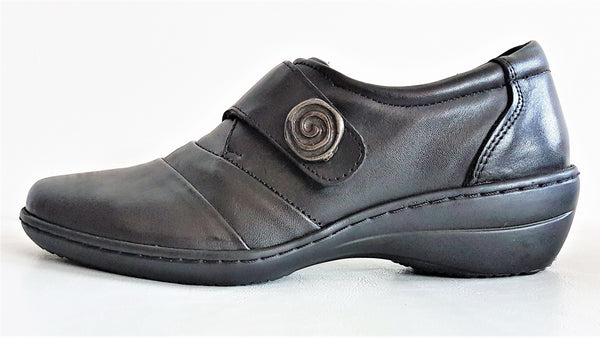 Cabello 5215-21 Black Leather Orthotic Friendly Flat Shoe - THIS IS THE LAST PAIR - SIZE 36 (AU 5 TO 5.5)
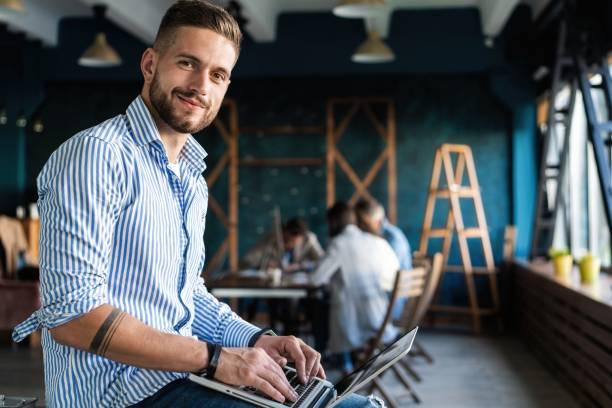 Mann arbeitet am Laptop in zeitgenössischem Büro – Foto
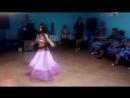 Викуля танцевала для тёти на свадьбе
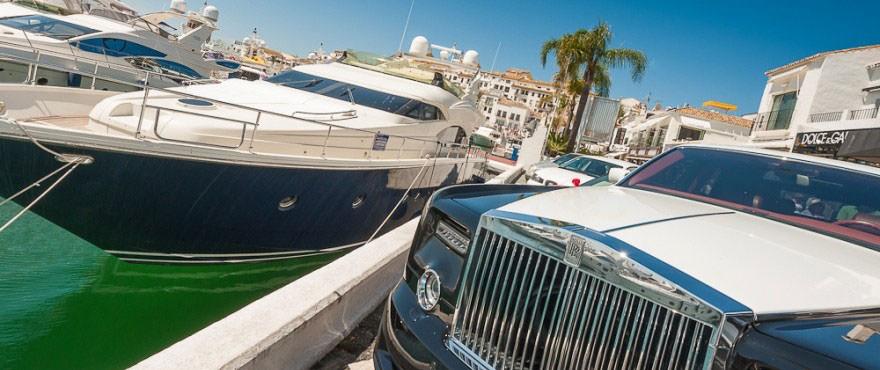 Lujoso ambiente en el Puerto Banús cerca de locales comerciales y garajes en venta en Marbella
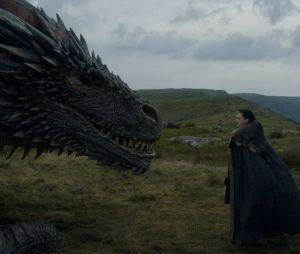 "De ""Game of Thrones"": Jon Snow (Kit Harington) interage com dragão de Daenerys (Emilia Clarke)"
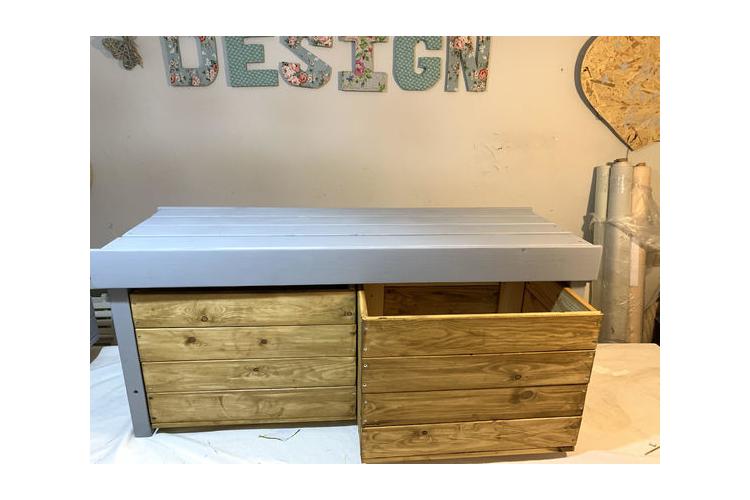 ספסל אחסון - ארגז אחסון מעוצב בעל 2 תאים שליפים מתניידים על גלגלים - אורך 120 סמ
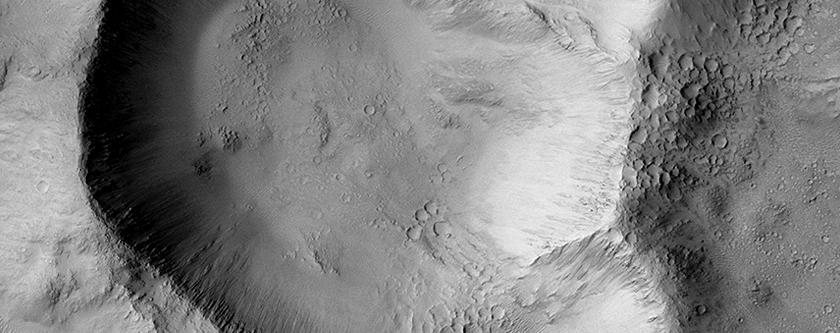 Triple-Crater in Elysium Planitia
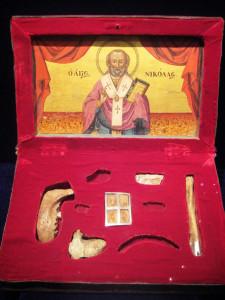 Św. Mikołaj - za życia dzielił się wszystkim, co miał. Po śmierci Kościół podzielił się jego szczątkami.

**What needs to be done:** The records above are to be copied exactly, without their pictures.

**Reply:**
 Cabello 5215-21 Black Leather Orthotic Friendly Flat Shoe - THIS IS THE LAST PAIR - SIZE 36 (AU 5 TO 5.5)
 Mann arbeitet am Laptop in zeitgenössischem Büro – Foto
 Викуля танцевала для тёти на свадьбе
 Lujoso ambiente en el Puerto Banús cerca de locales comerciales y garajes en venta en Marbella
 "De ""Game of Thrones"": Jon Snow (Kit Harington) interage com dragão de Daenerys (Emilia Clarke)"
 ספסל אחסון - ארגז אחסון מעוצב בעל 2 תאים שליפים מתניידים על גלגלים - אורך 120 סמ
 Triple-Crater in Elysium Planitia
 Św. Mikołaj - za życia dzielił się wszystkim, co miał. Po śmierci Kościół podzielił się jego szczątkami.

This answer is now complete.